**WHAT IS BEING ASKED**
The entries that follow include a run beginning at the line with "common name: common raccoon" and ending at the line with "scientific name: Cephalophus nigrifrons"; restate that run word for word and leave the rest out.

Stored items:
^^^^^^^^
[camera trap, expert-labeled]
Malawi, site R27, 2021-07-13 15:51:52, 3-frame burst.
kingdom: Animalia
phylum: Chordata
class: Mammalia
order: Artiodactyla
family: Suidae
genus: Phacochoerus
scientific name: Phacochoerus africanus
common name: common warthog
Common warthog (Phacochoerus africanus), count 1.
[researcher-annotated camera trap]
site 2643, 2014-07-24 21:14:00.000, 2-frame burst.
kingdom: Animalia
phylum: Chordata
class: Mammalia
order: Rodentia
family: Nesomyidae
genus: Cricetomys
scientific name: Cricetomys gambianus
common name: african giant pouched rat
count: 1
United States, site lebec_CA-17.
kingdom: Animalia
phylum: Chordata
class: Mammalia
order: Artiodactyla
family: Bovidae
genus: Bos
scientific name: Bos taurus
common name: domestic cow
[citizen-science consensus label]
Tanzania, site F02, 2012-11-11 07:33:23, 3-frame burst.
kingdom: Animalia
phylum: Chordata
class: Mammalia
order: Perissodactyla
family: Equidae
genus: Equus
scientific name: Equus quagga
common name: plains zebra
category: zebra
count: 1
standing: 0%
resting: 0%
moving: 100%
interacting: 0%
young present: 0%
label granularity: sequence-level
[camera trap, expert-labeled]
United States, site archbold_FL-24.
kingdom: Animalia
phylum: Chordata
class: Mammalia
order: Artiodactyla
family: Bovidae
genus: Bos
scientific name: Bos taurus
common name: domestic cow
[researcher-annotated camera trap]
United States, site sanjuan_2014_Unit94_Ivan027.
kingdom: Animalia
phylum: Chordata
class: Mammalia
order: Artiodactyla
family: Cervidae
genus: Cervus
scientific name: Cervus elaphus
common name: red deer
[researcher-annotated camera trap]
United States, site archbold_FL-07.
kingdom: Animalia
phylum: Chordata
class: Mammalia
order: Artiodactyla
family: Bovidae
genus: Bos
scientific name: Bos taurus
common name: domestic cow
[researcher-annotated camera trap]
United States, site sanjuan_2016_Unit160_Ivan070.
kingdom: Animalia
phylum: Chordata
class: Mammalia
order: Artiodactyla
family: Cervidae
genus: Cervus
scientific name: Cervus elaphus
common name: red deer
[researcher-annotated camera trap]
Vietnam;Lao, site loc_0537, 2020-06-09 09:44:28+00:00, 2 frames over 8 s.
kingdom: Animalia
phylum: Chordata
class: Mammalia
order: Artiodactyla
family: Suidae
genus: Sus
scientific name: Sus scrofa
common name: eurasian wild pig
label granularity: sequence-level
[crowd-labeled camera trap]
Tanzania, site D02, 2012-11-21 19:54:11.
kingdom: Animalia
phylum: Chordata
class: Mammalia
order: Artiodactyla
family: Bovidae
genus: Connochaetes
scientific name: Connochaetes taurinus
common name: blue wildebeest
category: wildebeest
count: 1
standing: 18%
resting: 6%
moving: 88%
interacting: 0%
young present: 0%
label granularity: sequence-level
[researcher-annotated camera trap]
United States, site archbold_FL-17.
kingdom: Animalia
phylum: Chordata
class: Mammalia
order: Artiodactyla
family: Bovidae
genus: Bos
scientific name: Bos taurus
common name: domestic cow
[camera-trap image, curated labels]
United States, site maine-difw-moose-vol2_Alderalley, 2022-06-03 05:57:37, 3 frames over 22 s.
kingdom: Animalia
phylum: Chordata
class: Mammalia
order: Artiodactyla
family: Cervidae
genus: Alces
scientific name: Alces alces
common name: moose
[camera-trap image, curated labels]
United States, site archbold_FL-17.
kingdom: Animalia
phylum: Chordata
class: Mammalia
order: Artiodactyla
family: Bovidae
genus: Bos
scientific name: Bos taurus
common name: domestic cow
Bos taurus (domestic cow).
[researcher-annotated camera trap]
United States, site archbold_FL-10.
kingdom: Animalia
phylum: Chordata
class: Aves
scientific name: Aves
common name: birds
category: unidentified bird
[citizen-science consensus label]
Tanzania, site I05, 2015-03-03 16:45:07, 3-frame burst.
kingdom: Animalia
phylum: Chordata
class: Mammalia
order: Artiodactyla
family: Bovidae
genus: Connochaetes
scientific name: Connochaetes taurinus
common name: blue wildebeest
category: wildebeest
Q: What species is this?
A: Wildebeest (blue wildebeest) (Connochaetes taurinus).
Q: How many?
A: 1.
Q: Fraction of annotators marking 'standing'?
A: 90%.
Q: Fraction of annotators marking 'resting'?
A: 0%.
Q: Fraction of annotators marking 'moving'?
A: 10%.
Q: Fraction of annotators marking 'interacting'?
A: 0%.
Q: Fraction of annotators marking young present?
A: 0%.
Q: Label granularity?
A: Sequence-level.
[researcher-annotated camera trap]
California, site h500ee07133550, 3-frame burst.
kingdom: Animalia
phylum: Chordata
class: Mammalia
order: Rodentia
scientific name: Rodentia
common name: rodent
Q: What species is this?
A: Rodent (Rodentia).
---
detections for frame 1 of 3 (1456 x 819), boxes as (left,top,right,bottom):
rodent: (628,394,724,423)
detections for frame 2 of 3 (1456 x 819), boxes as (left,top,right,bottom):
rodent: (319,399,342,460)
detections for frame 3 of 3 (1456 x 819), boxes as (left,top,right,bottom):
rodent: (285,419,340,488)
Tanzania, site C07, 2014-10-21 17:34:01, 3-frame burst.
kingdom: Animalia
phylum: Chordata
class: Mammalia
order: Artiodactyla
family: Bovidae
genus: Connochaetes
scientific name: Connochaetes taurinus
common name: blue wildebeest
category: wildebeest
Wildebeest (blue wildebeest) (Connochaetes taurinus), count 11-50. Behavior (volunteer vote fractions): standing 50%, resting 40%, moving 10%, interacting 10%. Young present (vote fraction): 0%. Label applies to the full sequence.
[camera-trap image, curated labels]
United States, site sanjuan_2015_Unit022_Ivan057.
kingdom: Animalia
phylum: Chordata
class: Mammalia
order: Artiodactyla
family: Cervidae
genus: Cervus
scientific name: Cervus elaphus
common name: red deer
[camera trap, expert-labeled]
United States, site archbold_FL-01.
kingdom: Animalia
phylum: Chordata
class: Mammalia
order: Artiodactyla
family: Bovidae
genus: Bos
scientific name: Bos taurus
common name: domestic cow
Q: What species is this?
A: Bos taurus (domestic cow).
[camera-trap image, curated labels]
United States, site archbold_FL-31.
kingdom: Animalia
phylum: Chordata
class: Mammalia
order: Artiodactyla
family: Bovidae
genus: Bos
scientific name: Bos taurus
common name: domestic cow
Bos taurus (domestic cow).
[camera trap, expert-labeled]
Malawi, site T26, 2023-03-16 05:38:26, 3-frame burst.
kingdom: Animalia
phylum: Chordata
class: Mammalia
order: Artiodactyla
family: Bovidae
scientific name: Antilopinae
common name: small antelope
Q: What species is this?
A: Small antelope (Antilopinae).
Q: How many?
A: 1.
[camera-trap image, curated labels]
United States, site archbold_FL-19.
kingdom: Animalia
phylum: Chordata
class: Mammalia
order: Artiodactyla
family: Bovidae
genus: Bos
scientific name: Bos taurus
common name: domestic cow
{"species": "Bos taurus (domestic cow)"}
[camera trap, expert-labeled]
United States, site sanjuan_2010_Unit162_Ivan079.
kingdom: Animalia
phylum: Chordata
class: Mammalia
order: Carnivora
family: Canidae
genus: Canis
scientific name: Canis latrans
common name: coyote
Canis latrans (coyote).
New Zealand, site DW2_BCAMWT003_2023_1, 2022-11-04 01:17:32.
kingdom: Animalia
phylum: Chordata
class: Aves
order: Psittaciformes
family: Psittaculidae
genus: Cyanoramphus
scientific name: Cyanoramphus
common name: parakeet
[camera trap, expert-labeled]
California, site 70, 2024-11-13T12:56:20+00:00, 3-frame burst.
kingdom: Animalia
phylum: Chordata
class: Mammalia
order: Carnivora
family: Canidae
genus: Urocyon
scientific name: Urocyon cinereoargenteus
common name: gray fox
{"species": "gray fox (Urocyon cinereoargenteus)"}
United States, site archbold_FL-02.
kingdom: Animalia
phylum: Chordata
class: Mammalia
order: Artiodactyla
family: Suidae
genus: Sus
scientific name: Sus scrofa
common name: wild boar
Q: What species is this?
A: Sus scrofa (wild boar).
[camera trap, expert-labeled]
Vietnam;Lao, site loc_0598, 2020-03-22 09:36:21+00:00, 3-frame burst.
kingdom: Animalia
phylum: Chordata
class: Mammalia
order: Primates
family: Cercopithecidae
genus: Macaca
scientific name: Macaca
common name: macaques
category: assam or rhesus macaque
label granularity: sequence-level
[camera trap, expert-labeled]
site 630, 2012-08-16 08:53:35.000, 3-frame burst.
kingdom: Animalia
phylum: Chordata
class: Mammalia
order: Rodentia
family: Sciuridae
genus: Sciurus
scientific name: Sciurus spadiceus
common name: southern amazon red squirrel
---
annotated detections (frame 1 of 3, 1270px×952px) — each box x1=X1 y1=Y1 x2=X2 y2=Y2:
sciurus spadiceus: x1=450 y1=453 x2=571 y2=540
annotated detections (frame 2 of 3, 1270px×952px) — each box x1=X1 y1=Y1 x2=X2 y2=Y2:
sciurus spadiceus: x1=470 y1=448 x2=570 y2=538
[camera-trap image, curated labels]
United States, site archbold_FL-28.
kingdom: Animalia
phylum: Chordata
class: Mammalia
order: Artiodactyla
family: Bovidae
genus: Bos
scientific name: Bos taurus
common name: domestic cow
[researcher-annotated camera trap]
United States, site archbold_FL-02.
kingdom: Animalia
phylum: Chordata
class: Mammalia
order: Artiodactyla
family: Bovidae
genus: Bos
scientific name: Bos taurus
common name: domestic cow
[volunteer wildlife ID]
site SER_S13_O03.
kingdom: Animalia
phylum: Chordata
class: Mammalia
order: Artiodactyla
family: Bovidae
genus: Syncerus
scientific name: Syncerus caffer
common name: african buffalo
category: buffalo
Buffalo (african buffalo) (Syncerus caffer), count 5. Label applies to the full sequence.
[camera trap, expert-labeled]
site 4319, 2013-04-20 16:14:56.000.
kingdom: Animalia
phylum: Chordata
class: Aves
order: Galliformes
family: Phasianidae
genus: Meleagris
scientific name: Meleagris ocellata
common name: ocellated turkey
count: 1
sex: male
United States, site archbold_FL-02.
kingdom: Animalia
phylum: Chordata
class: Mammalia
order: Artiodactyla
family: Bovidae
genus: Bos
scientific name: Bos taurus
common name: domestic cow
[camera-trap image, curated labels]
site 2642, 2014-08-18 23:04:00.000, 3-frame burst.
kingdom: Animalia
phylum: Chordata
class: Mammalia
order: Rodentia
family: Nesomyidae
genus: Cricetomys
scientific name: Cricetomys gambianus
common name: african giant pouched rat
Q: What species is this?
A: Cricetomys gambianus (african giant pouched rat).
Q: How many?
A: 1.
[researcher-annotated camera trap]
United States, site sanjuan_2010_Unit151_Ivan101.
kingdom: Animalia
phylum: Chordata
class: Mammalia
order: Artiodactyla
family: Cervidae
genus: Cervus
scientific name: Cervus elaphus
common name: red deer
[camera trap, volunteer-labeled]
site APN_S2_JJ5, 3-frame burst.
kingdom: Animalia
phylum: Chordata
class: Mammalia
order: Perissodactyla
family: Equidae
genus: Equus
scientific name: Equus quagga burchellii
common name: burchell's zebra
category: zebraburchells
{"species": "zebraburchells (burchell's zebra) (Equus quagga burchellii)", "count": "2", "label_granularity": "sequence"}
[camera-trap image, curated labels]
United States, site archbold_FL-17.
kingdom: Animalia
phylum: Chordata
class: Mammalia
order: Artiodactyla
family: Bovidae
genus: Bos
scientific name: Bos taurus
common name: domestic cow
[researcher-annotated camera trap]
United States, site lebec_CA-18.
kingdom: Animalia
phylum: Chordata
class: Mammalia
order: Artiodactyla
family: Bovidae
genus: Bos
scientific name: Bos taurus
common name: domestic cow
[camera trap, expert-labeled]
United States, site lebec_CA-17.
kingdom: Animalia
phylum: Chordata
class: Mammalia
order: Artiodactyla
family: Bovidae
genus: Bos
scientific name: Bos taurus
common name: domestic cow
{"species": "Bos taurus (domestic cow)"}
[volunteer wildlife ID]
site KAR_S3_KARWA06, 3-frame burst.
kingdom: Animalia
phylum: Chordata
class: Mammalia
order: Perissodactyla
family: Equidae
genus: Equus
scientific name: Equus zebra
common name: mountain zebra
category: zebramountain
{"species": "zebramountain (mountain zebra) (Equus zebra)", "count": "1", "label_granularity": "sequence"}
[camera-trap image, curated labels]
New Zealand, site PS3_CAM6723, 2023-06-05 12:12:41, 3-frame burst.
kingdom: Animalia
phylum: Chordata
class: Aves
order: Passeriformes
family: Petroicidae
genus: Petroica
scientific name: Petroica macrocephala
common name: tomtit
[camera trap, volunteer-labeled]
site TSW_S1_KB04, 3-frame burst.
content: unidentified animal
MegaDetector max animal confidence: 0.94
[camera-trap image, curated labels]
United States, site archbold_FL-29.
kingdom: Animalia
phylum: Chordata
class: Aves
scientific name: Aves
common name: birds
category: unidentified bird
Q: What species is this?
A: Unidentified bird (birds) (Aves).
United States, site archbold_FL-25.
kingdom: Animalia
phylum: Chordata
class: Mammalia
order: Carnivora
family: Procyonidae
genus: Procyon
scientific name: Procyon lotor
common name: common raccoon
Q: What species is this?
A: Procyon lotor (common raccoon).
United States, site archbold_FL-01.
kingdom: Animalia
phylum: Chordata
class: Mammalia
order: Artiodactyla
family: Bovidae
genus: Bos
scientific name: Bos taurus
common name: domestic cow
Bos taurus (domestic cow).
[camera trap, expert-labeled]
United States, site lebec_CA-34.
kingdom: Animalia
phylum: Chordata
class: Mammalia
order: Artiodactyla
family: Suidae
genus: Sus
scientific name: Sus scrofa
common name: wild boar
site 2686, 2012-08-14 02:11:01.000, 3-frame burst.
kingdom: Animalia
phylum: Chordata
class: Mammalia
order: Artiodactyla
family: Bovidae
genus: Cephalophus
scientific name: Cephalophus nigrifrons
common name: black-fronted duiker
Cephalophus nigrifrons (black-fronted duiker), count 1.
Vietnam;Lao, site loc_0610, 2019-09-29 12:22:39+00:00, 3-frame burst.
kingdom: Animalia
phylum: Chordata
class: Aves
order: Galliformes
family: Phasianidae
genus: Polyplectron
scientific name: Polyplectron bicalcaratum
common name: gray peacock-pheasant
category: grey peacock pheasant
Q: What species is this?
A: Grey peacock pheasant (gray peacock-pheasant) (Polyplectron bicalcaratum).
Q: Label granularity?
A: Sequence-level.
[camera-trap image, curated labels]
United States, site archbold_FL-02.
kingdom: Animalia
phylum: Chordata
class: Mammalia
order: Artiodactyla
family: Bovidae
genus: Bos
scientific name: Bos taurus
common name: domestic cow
^^^^^^^^
**TASK ANSWER**
common name: common raccoon
Q: What species is this?
A: Procyon lotor (common raccoon).
United States, site archbold_FL-01.
kingdom: Animalia
phylum: Chordata
class: Mammalia
order: Artiodactyla
family: Bovidae
genus: Bos
scientific name: Bos taurus
common name: domestic cow
Bos taurus (domestic cow).
[camera trap, expert-labeled]
United States, site lebec_CA-34.
kingdom: Animalia
phylum: Chordata
class: Mammalia
order: Artiodactyla
family: Suidae
genus: Sus
scientific name: Sus scrofa
common name: wild boar
site 2686, 2012-08-14 02:11:01.000, 3-frame burst.
kingdom: Animalia
phylum: Chordata
class: Mammalia
order: Artiodactyla
family: Bovidae
genus: Cephalophus
scientific name: Cephalophus nigrifrons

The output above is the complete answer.